How to complete this task:
Without any pictures, copy the records below once more, exactly as they are.

Extracted records:
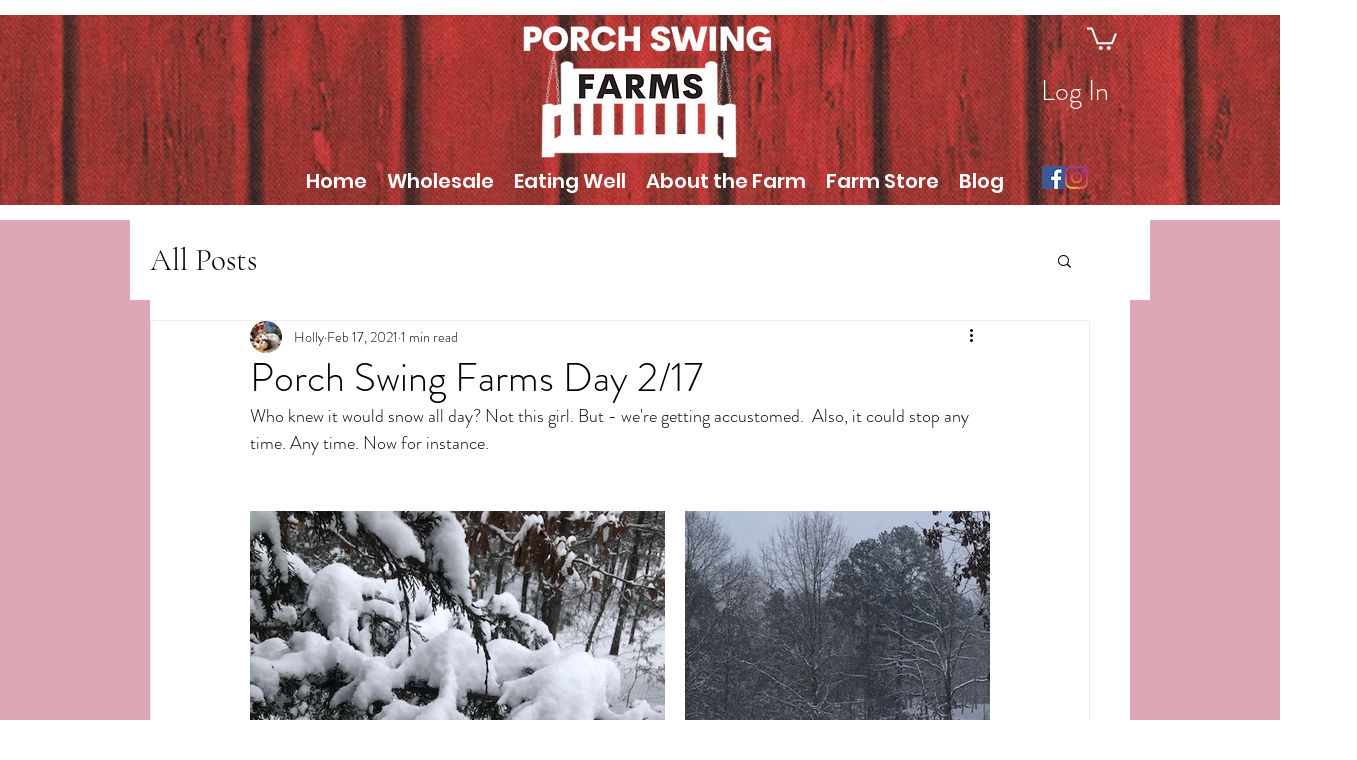

--- FILE ---
content_type: text/css; charset=utf-8
request_url: https://www.porchswingfarms.com/_serverless/pro-gallery-css-v4-server/layoutCss?ver=2&id=9ih2f-not-scoped&items=3398_480_640%7C3611_480_640&container=511.1875_740_553_720&options=gallerySizeType:px%7CenableInfiniteScroll:true%7CtitlePlacement:SHOW_ON_HOVER%7CarrowsSize:23%7CimageMargin:20%7CgalleryLayout:4%7CscrollDirection:1%7CisVertical:false%7CgallerySizePx:300%7CcubeRatio:1.77%7CcubeType:fit%7CgalleryThumbnailsAlignment:none
body_size: -117
content:
#pro-gallery-9ih2f-not-scoped .pro-gallery-parent-container{ width: 740px !important; height: 553px !important; } #pro-gallery-9ih2f-not-scoped [data-hook="item-container"][data-idx="0"].gallery-item-container{opacity: 1 !important;display: block !important;transition: opacity .2s ease !important;top: 0px !important;left: 0px !important;right: auto !important;height: 553px !important;width: 415px !important;} #pro-gallery-9ih2f-not-scoped [data-hook="item-container"][data-idx="0"] .gallery-item-common-info-outer{height: 100% !important;} #pro-gallery-9ih2f-not-scoped [data-hook="item-container"][data-idx="0"] .gallery-item-common-info{height: 100% !important;width: 100% !important;} #pro-gallery-9ih2f-not-scoped [data-hook="item-container"][data-idx="0"] .gallery-item-wrapper{width: 415px !important;height: 553px !important;margin: 0 !important;} #pro-gallery-9ih2f-not-scoped [data-hook="item-container"][data-idx="0"] .gallery-item-content{width: 415px !important;height: 553px !important;margin: 0px 0px !important;opacity: 1 !important;} #pro-gallery-9ih2f-not-scoped [data-hook="item-container"][data-idx="0"] .gallery-item-hover{width: 415px !important;height: 553px !important;opacity: 1 !important;} #pro-gallery-9ih2f-not-scoped [data-hook="item-container"][data-idx="0"] .item-hover-flex-container{width: 415px !important;height: 553px !important;margin: 0px 0px !important;opacity: 1 !important;} #pro-gallery-9ih2f-not-scoped [data-hook="item-container"][data-idx="0"] .gallery-item-wrapper img{width: 100% !important;height: 100% !important;opacity: 1 !important;} #pro-gallery-9ih2f-not-scoped [data-hook="item-container"][data-idx="1"].gallery-item-container{opacity: 1 !important;display: block !important;transition: opacity .2s ease !important;top: 0px !important;left: 435px !important;right: auto !important;height: 553px !important;width: 415px !important;} #pro-gallery-9ih2f-not-scoped [data-hook="item-container"][data-idx="1"] .gallery-item-common-info-outer{height: 100% !important;} #pro-gallery-9ih2f-not-scoped [data-hook="item-container"][data-idx="1"] .gallery-item-common-info{height: 100% !important;width: 100% !important;} #pro-gallery-9ih2f-not-scoped [data-hook="item-container"][data-idx="1"] .gallery-item-wrapper{width: 415px !important;height: 553px !important;margin: 0 !important;} #pro-gallery-9ih2f-not-scoped [data-hook="item-container"][data-idx="1"] .gallery-item-content{width: 415px !important;height: 553px !important;margin: 0px 0px !important;opacity: 1 !important;} #pro-gallery-9ih2f-not-scoped [data-hook="item-container"][data-idx="1"] .gallery-item-hover{width: 415px !important;height: 553px !important;opacity: 1 !important;} #pro-gallery-9ih2f-not-scoped [data-hook="item-container"][data-idx="1"] .item-hover-flex-container{width: 415px !important;height: 553px !important;margin: 0px 0px !important;opacity: 1 !important;} #pro-gallery-9ih2f-not-scoped [data-hook="item-container"][data-idx="1"] .gallery-item-wrapper img{width: 100% !important;height: 100% !important;opacity: 1 !important;} #pro-gallery-9ih2f-not-scoped .pro-gallery-prerender{height:553px !important;}#pro-gallery-9ih2f-not-scoped {height:553px !important; width:740px !important;}#pro-gallery-9ih2f-not-scoped .pro-gallery-margin-container {height:553px !important;}#pro-gallery-9ih2f-not-scoped .one-row:not(.thumbnails-gallery) {height:563px !important; width:760px !important;}#pro-gallery-9ih2f-not-scoped .one-row:not(.thumbnails-gallery) .gallery-horizontal-scroll {height:563px !important;}#pro-gallery-9ih2f-not-scoped .pro-gallery-parent-container:not(.gallery-slideshow) [data-hook=group-view] .item-link-wrapper::before {height:563px !important; width:760px !important;}#pro-gallery-9ih2f-not-scoped .pro-gallery-parent-container {height:553px !important; width:740px !important;}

Exercise solution:
--- FILE ---
content_type: text/css; charset=utf-8
request_url: https://www.porchswingfarms.com/_serverless/pro-gallery-css-v4-server/layoutCss?ver=2&id=9ih2f-not-scoped&items=3398_480_640%7C3611_480_640&container=511.1875_740_553_720&options=gallerySizeType:px%7CenableInfiniteScroll:true%7CtitlePlacement:SHOW_ON_HOVER%7CarrowsSize:23%7CimageMargin:20%7CgalleryLayout:4%7CscrollDirection:1%7CisVertical:false%7CgallerySizePx:300%7CcubeRatio:1.77%7CcubeType:fit%7CgalleryThumbnailsAlignment:none
body_size: -117
content:
#pro-gallery-9ih2f-not-scoped .pro-gallery-parent-container{ width: 740px !important; height: 553px !important; } #pro-gallery-9ih2f-not-scoped [data-hook="item-container"][data-idx="0"].gallery-item-container{opacity: 1 !important;display: block !important;transition: opacity .2s ease !important;top: 0px !important;left: 0px !important;right: auto !important;height: 553px !important;width: 415px !important;} #pro-gallery-9ih2f-not-scoped [data-hook="item-container"][data-idx="0"] .gallery-item-common-info-outer{height: 100% !important;} #pro-gallery-9ih2f-not-scoped [data-hook="item-container"][data-idx="0"] .gallery-item-common-info{height: 100% !important;width: 100% !important;} #pro-gallery-9ih2f-not-scoped [data-hook="item-container"][data-idx="0"] .gallery-item-wrapper{width: 415px !important;height: 553px !important;margin: 0 !important;} #pro-gallery-9ih2f-not-scoped [data-hook="item-container"][data-idx="0"] .gallery-item-content{width: 415px !important;height: 553px !important;margin: 0px 0px !important;opacity: 1 !important;} #pro-gallery-9ih2f-not-scoped [data-hook="item-container"][data-idx="0"] .gallery-item-hover{width: 415px !important;height: 553px !important;opacity: 1 !important;} #pro-gallery-9ih2f-not-scoped [data-hook="item-container"][data-idx="0"] .item-hover-flex-container{width: 415px !important;height: 553px !important;margin: 0px 0px !important;opacity: 1 !important;} #pro-gallery-9ih2f-not-scoped [data-hook="item-container"][data-idx="0"] .gallery-item-wrapper img{width: 100% !important;height: 100% !important;opacity: 1 !important;} #pro-gallery-9ih2f-not-scoped [data-hook="item-container"][data-idx="1"].gallery-item-container{opacity: 1 !important;display: block !important;transition: opacity .2s ease !important;top: 0px !important;left: 435px !important;right: auto !important;height: 553px !important;width: 415px !important;} #pro-gallery-9ih2f-not-scoped [data-hook="item-container"][data-idx="1"] .gallery-item-common-info-outer{height: 100% !important;} #pro-gallery-9ih2f-not-scoped [data-hook="item-container"][data-idx="1"] .gallery-item-common-info{height: 100% !important;width: 100% !important;} #pro-gallery-9ih2f-not-scoped [data-hook="item-container"][data-idx="1"] .gallery-item-wrapper{width: 415px !important;height: 553px !important;margin: 0 !important;} #pro-gallery-9ih2f-not-scoped [data-hook="item-container"][data-idx="1"] .gallery-item-content{width: 415px !important;height: 553px !important;margin: 0px 0px !important;opacity: 1 !important;} #pro-gallery-9ih2f-not-scoped [data-hook="item-container"][data-idx="1"] .gallery-item-hover{width: 415px !important;height: 553px !important;opacity: 1 !important;} #pro-gallery-9ih2f-not-scoped [data-hook="item-container"][data-idx="1"] .item-hover-flex-container{width: 415px !important;height: 553px !important;margin: 0px 0px !important;opacity: 1 !important;} #pro-gallery-9ih2f-not-scoped [data-hook="item-container"][data-idx="1"] .gallery-item-wrapper img{width: 100% !important;height: 100% !important;opacity: 1 !important;} #pro-gallery-9ih2f-not-scoped .pro-gallery-prerender{height:553px !important;}#pro-gallery-9ih2f-not-scoped {height:553px !important; width:740px !important;}#pro-gallery-9ih2f-not-scoped .pro-gallery-margin-container {height:553px !important;}#pro-gallery-9ih2f-not-scoped .one-row:not(.thumbnails-gallery) {height:563px !important; width:760px !important;}#pro-gallery-9ih2f-not-scoped .one-row:not(.thumbnails-gallery) .gallery-horizontal-scroll {height:563px !important;}#pro-gallery-9ih2f-not-scoped .pro-gallery-parent-container:not(.gallery-slideshow) [data-hook=group-view] .item-link-wrapper::before {height:563px !important; width:760px !important;}#pro-gallery-9ih2f-not-scoped .pro-gallery-parent-container {height:553px !important; width:740px !important;}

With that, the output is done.